#### Exercise description:
Continue the passage on the hydraulic lock with burst discs, starting after its last sentence.

━━ Extracted text ━━

FIG. 7 presents a section view of a hydraulic lock 70 in accordance with a fourth embodiment of the present invention. In the presently described embodiment, the hydraulic lock 70 comprises one or more pressure relief devices 110 in the form of one or more burst discs connected in parallel with a primary lock 20 f to hydraulic chambers 5 a and 5 b by hydraulic lines 6h and 6j. In this embodiment, if the control system 8 f or the solenoid valve 7 f were to fail to operate, a high pressure could be applied to the bore 16 of the downhole tool 10 which would then generate a high pressure in hydraulic chamber 5 a and hydraulic line 6 h thereby rupturing the one or more burst discs 110 and allowing hydraulic fluid to travel between hydraulic chambers 5 a and 5 b, thereby allowing the downhole tool 10 to reset.
The one or more burst discs 110 of the above described hydraulic lock 70 again provides a secondary control mechanism that acts as backup arrangement partially or completely independent of the primary lock 20 f. The burst discs 110 therefore provides a secondary means of releasing the actuator piston 1 and thereby returning the downhole tool 10 to its original configuration in the event of complete failure of the control system 8 f or the solenoid valve 7 f. An example of a situation where this might be desirable could again be the case of the underreamer described in the third embodiment above. As an example, a dart may be pumped down the bore 16 of the downhole tool 10 to land on a seat below the hydraulic lock 70 and pressure would be applied to burst the one or more burst discs 110 and thereby release the hydraulic lock 70. The burst discs 110 rupture pressure would be set at a pressure considerably above any pressure normally seen in the operation of the downhole tool 10 in order to avoid accidental rupturing.

━━━
━━ Information supplied ━━

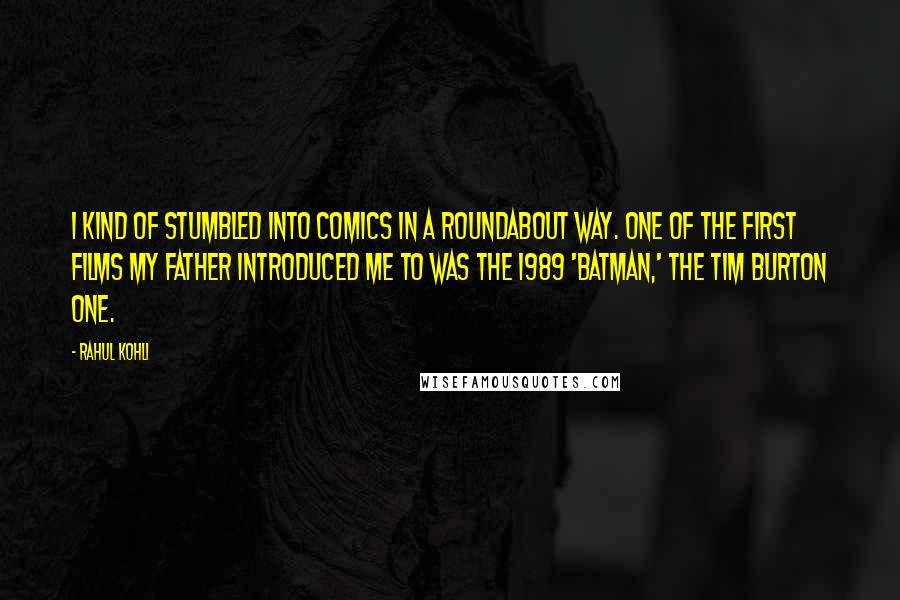 Rahul Kohli Quotes: I kind of stumbled into comics in a roundabout way. One of the first films my father introduced me to was the 1989 'Batman,' the Tim Burton one.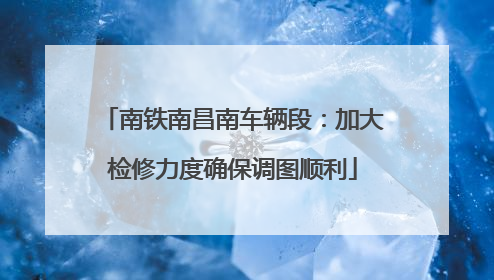 南铁南昌南车辆段：加大检修力度确保调图顺利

━━━

#### Written response:
FIG. 8 presents a section view of a hydraulic lock 80 in accordance with a fifth embodiment of the present invention. In the presently described embodiment, the hydraulic lock 80 comprises a piercing tool 12 having piercing elements 15 a and 15 b. The piecing tool 12 is run down the drill string (not shown) and located in the actuator piston 1 such that the piercing elements 15 a and 15 b are located adjacent to hydraulic chambers 5 a and 5 b, respectively. Applying high pressure to the bore 14 of the piercing tool 12 causes piercing elements 15 a and 15 b to extend and rupture the walls of the actuator piston 1 at points 17 a and 17 b. The ruptures allow fluid communication between hydraulic chambers 5 a and 5 b as both effectively evacuate into bore 16 of annular body 2, thereby allowing the downhole tool 10 to be reset.
The piecing tool 12 of the above described hydraulic lock 80 again provides a secondary control mechanism that acts as backup arrangement partially or completely independent of the primary lock 20 g. This specially designed tool is initially lowered into the actuator piston 1 and thereafter pressure is applied to cause the tool 12 to rupture the wall of the actuator piston 1 thereby releasing the hydraulic lock 80 and allowing the actuator piston 1 to retract to its non-actuated position e.g. by spring return.
In an alternative embodiment, the piecing tool 12 may comprise a single piercing element 15 a. This is a less preferable embodiment as it would require an operator to make a decision with regards which of the hydraulic chambers 5 a or 5 b the a single piercing element 15 a should be located adjacent to in order to release the hydraulic lock 80 and allow the actuator piston 1 to retract to its non-actuated position. In practice, a second single piercing element 15 a piecing tool 12 may be required in order to rupture and evacuate the other hydraulic chambers 5 a or 5 b.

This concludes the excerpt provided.